TASK: In your answer, set down the records below exactly as they stand, omitting pictures.

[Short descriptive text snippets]
---+---

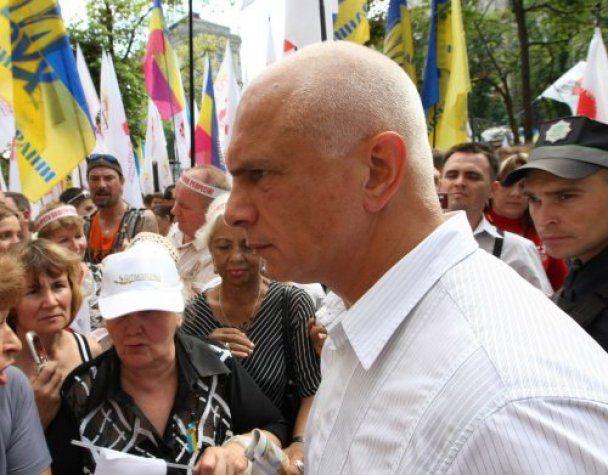 Чоловік Тимошенко з дочкою прийшли до суду підтримати її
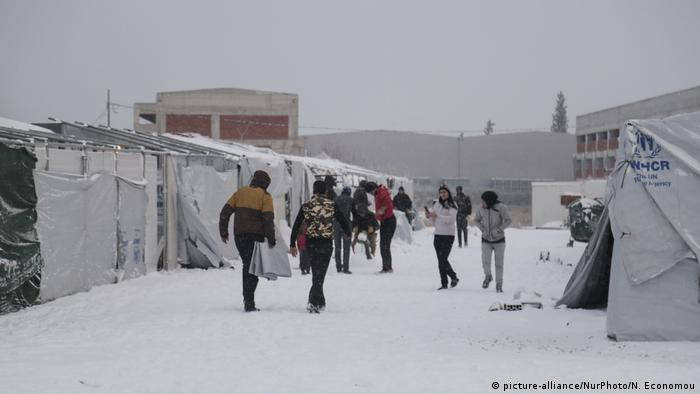 A migrant camp on the Greek island of Thessaloniki has experienced sub-zero temperatures and up to 20cm of snow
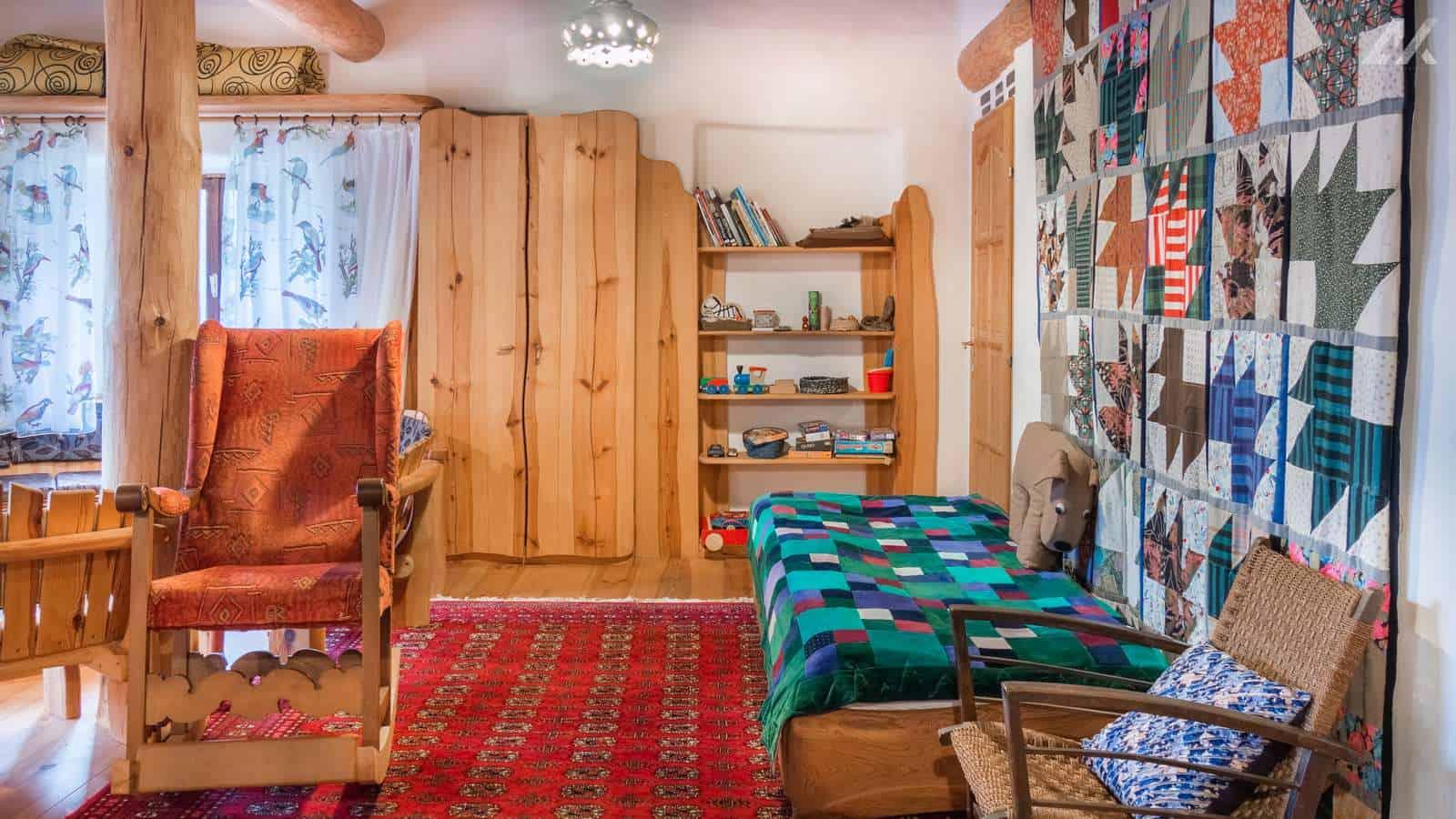 Kismélyvölgyi Vendégház - emeleti nappali - apartman Pécs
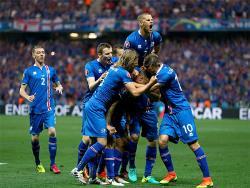 Футбол. ЧЕ-2016. Испанцы и англичане выбыли из борьбы, Италия и Исландия - в 1/4 финала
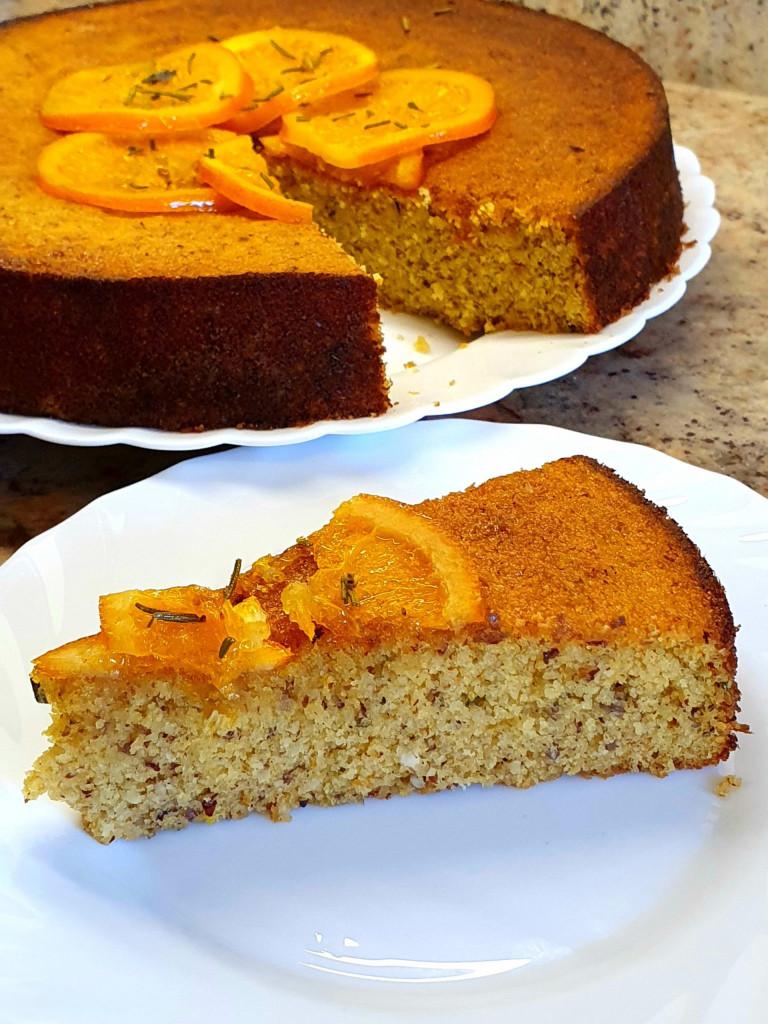 Orangen-Haselnußkuchen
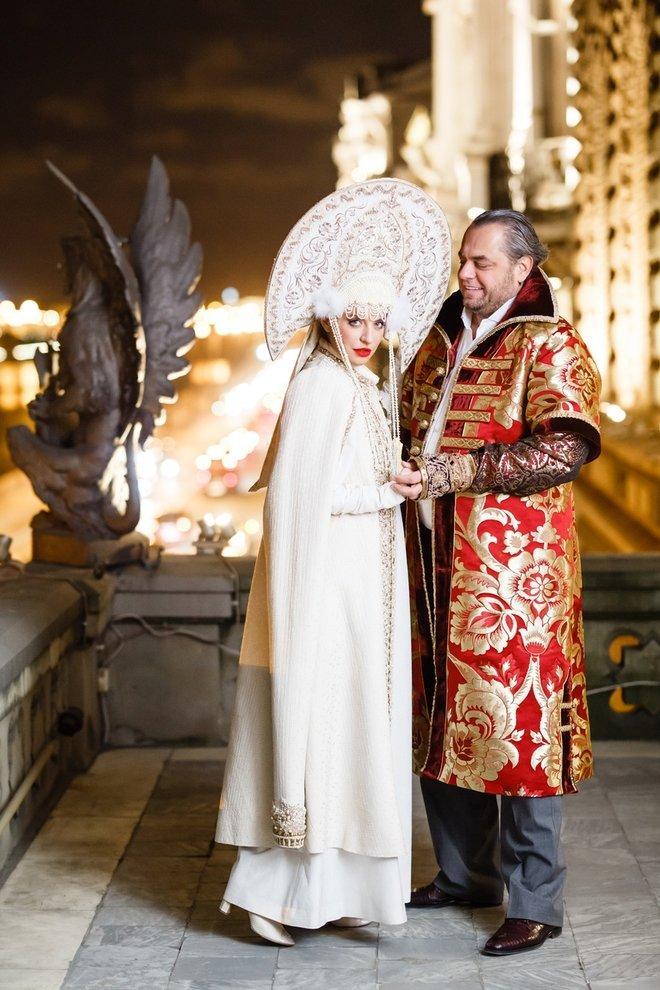 Пир во время чумы. Главный «похоронщик» повеселился на своей годовщине в дворце годовщина, интересное, новости, свадьба
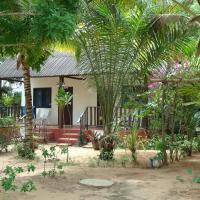Фотографии отеля: Hotel Village Vacances Awale Plage, Grand-Popo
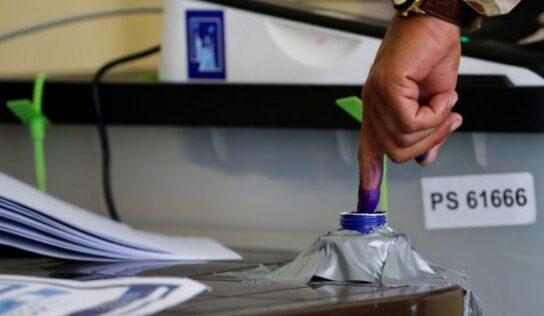 Iraqi Legislative Polls Close .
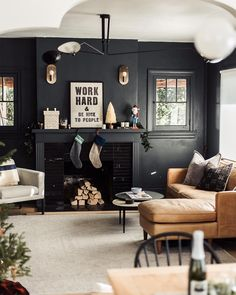 44 Fascinating Black Living Room Designs Ideas That Never Go Out Of Fashion ~ Dark Living Rooms, Home Interior, Interior Design Living Room, Living Room Designs, Black Living Room Paint, Modern Living, Barn Living, Cozy Living, Simple Living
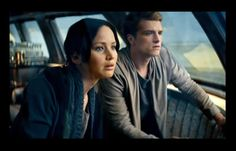 Official Picture from Catching Fire - Hunger Games - Katniss and Peeta -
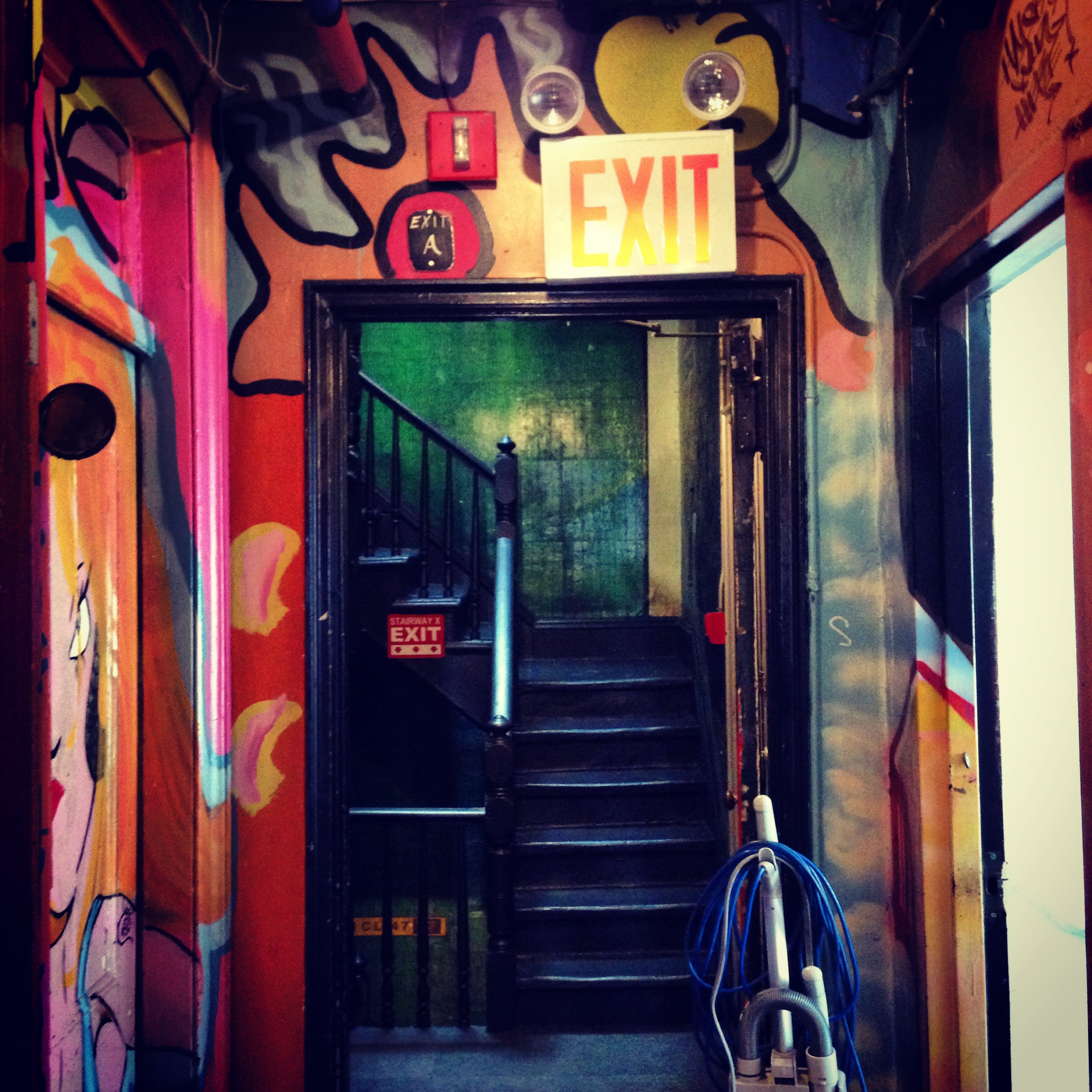 HOWEHAUS-LOCATIONSCOUTING-PHOTOPRODUCER-NYC-Eclectic-Ornate.JPG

---+---

THE ANSWER:
 Чоловік Тимошенко з дочкою прийшли до суду підтримати її
 A migrant camp on the Greek island of Thessaloniki has experienced sub-zero temperatures and up to 20cm of snow
 Kismélyvölgyi Vendégház - emeleti nappali - apartman Pécs
 Футбол. ЧЕ-2016. Испанцы и англичане выбыли из борьбы, Италия и Исландия - в 1/4 финала
 Orangen-Haselnußkuchen
 Пир во время чумы. Главный «похоронщик» повеселился на своей годовщине в дворце годовщина, интересное, новости, свадьба
Фотографии отеля: Hotel Village Vacances Awale Plage, Grand-Popo
 Iraqi Legislative Polls Close .
 44 Fascinating Black Living Room Designs Ideas That Never Go Out Of Fashion ~ Dark Living Rooms, Home Interior, Interior Design Living Room, Living Room Designs, Black Living Room Paint, Modern Living, Barn Living, Cozy Living, Simple Living
 Official Picture from Catching Fire - Hunger Games - Katniss and Peeta -
 HOWEHAUS-LOCATIONSCOUTING-PHOTOPRODUCER-NYC-Eclectic-Ornate.JPG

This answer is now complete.